Jesse Terry and Alex Wong present the Kivalina EP


On a sliver of frozen land along the Chukchi Sea sits the tiny Alaskan village of Kivalina. For generations, the native people of the region have hunted whales from camps atop the sea ice. In recent years, thinning ice has made it difficult to continue whale hunting – or indeed, to live here at all.

These are dangerous times for the people of Kivalina. Their story – part heartbreak and part resilience – is the genesis of a compelling new album from the songwriter-producer duo of Jesse Terry and Alex Wong.

Terry and Wong are longtime collaborators, each boasting an impressive discography of albums that stretch the fibers of the Americana genre. The creative alchemy between the New England and Nashville artists results in some of their finest work yet – heartfelt, atmospheric songs that fit alongside those of folk-rock stalwarts Josh Ritter and Damien Jurado. The acoustic-forward arrangements, built around two voices and two guitars, are uncluttered yet cinematic in sweep, sonic gems that conjure images of northern stars and unfamiliar city lights.

The project – prompted by a set of news articles on climate change refugees –foregrounds the narrative of villagers compelled to relocate inland, parting with ancestral lands and ways of life. These vignettes of home and departure are particularly powerful because they draw on themes that are both universal and intensely personal.

The end of the Kivalina story is yet unwritten, but the songs – the competing tensions in “Fight or Flight,” reckoning with the inevitable in “Landfall,” the quiet defiance of “Nowhere” – are poignant and urgent, focusing our gaze on a turning point in human history. And while the narratives here convey a sense of fragility, the end result is a set of beautifully luminous songs that reach forward, all while gazing back.

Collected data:
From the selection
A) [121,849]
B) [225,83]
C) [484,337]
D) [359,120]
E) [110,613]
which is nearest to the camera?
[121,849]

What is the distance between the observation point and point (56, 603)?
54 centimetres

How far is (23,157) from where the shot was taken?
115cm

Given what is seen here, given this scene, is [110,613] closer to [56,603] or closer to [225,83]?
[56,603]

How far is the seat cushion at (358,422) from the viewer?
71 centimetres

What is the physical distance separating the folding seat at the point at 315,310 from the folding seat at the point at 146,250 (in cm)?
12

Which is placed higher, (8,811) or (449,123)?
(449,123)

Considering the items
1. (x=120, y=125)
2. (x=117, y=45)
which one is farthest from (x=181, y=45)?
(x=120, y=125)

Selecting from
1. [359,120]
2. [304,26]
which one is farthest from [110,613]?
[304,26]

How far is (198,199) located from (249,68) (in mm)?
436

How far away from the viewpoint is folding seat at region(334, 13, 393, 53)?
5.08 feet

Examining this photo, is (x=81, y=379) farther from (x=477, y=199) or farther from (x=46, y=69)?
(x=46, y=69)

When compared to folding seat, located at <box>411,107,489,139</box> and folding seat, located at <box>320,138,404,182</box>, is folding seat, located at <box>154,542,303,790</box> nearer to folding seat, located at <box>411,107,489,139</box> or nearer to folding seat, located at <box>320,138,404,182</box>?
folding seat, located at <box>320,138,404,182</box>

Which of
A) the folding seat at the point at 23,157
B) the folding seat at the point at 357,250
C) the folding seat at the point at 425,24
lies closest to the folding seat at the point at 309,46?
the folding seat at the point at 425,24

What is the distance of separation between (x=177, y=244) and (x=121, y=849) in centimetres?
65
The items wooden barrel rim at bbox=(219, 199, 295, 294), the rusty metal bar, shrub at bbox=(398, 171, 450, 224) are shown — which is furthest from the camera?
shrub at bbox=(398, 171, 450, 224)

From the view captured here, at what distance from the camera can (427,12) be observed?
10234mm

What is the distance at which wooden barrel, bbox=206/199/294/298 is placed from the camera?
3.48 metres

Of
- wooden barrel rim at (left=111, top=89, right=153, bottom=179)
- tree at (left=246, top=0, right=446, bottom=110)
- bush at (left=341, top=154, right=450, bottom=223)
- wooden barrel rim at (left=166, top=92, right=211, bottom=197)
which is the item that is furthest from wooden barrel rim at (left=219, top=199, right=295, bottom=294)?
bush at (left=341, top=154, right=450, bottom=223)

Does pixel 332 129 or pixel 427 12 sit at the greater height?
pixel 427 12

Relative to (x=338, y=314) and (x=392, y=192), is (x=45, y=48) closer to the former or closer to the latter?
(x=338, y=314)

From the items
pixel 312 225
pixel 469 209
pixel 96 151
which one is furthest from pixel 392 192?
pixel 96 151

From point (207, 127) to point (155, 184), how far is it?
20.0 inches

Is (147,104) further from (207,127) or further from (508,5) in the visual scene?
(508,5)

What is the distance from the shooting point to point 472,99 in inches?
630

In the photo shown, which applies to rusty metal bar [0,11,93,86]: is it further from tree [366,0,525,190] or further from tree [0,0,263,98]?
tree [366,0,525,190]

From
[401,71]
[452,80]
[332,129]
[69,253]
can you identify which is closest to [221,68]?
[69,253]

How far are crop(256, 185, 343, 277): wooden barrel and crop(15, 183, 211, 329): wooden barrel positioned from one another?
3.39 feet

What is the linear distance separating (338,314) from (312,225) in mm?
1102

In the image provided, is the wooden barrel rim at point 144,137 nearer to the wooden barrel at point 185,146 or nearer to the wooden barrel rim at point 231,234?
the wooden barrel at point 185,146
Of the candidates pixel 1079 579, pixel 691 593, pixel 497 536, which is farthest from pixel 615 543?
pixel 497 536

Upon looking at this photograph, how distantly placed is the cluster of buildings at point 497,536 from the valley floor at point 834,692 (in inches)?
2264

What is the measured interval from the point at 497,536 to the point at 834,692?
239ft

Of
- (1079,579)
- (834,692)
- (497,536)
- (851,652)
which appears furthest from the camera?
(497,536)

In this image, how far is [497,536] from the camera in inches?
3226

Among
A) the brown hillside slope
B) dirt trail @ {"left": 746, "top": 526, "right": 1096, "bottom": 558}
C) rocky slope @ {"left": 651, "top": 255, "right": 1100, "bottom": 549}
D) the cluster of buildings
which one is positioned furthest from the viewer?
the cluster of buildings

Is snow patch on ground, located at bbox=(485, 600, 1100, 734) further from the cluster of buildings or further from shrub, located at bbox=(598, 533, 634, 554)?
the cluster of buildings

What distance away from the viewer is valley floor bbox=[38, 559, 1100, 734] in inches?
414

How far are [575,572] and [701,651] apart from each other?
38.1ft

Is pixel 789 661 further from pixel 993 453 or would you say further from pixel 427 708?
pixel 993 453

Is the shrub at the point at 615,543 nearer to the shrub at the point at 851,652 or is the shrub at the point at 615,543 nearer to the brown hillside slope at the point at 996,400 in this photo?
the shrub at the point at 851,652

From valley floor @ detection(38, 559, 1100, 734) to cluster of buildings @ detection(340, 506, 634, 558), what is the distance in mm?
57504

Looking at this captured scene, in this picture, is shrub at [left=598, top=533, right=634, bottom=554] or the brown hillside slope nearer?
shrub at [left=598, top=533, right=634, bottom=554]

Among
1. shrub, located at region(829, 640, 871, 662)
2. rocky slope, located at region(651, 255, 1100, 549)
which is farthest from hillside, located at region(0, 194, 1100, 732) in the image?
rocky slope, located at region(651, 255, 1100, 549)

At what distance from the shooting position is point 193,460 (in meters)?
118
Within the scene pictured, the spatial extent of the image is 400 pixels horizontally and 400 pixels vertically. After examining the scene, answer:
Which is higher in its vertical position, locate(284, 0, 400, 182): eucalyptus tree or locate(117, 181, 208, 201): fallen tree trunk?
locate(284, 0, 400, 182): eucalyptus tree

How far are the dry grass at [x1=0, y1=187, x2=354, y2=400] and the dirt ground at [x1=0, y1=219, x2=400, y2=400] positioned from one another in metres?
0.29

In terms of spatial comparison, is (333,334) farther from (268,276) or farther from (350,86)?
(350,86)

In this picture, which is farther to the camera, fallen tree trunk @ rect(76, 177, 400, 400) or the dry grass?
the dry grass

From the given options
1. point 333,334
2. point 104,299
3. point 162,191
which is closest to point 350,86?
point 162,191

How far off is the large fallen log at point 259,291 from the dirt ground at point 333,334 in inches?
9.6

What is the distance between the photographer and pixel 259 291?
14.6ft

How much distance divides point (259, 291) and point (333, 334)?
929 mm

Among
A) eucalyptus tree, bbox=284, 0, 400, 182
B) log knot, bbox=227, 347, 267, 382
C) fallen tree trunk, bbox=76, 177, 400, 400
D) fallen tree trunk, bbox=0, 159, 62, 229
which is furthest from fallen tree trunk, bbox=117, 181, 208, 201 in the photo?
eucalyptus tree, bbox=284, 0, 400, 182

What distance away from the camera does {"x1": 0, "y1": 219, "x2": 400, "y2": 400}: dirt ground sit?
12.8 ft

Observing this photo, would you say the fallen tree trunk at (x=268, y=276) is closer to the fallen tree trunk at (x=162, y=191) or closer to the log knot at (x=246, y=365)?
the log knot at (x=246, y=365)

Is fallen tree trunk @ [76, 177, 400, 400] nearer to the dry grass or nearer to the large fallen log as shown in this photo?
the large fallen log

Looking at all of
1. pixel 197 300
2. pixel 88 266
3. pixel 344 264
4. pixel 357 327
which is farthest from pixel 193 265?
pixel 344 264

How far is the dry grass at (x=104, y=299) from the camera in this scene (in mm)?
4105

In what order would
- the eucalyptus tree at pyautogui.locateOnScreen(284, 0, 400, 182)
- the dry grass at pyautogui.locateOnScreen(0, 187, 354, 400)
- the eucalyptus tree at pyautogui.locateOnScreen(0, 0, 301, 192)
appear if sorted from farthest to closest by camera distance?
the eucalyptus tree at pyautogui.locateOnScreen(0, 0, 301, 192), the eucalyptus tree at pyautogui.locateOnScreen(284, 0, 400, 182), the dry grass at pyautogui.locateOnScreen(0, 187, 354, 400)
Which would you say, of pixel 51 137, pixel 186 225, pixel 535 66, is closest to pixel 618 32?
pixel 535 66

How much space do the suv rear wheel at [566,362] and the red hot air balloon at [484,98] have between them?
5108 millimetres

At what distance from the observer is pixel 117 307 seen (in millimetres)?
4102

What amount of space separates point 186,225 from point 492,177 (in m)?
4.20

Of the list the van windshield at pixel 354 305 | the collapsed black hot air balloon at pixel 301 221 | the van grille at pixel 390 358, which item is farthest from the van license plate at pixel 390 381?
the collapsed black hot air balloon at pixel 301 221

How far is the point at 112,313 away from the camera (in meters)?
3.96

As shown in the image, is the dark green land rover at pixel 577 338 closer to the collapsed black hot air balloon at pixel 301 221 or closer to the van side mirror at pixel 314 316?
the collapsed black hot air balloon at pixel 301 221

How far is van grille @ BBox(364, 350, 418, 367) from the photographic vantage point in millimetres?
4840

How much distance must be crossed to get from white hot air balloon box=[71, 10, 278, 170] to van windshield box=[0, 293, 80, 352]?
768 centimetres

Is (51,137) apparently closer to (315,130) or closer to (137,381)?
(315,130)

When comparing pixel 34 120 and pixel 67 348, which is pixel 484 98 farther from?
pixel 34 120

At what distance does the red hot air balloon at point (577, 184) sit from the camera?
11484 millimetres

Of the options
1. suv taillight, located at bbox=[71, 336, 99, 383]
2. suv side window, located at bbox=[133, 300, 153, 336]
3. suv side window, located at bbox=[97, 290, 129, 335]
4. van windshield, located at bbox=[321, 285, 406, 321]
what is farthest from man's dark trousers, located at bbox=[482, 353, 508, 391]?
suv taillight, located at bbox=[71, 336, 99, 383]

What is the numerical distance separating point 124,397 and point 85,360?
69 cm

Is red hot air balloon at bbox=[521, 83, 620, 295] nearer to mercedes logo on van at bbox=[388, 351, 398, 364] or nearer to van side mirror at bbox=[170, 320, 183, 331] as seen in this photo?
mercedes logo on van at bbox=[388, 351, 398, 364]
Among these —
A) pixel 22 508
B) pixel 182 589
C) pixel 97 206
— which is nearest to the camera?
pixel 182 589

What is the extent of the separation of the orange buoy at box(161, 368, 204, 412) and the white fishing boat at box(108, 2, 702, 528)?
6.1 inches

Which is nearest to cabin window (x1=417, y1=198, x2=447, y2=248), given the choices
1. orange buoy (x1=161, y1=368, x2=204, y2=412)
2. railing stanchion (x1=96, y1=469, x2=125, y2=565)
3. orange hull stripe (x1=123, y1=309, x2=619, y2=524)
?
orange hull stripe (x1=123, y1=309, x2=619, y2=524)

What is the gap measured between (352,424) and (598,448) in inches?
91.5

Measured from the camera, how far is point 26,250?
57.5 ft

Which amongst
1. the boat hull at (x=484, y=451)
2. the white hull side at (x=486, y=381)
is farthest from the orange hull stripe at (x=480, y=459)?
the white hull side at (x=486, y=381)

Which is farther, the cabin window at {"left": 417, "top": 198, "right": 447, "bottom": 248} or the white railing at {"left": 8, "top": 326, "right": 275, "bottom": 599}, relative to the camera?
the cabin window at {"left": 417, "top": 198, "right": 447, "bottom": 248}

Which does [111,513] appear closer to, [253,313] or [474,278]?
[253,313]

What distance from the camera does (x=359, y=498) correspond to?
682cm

— PROBLEM TO WORK ON —
Decide whether each statement agrees with the text on the Kivalina EP, answering yes or no and quoting the words from the text that settle it. 1. The project grew out of news articles about climate change refugees. 2. The arrangements are built around a full band with drums. 3. Kivalina sits along the Bering Sea.

— EXPECTED ANSWER —
1. Yes: "prompted by a set of news articles on climate change refugees"
2. No: "built around two voices and two guitars"
3. No: "along the Chukchi Sea"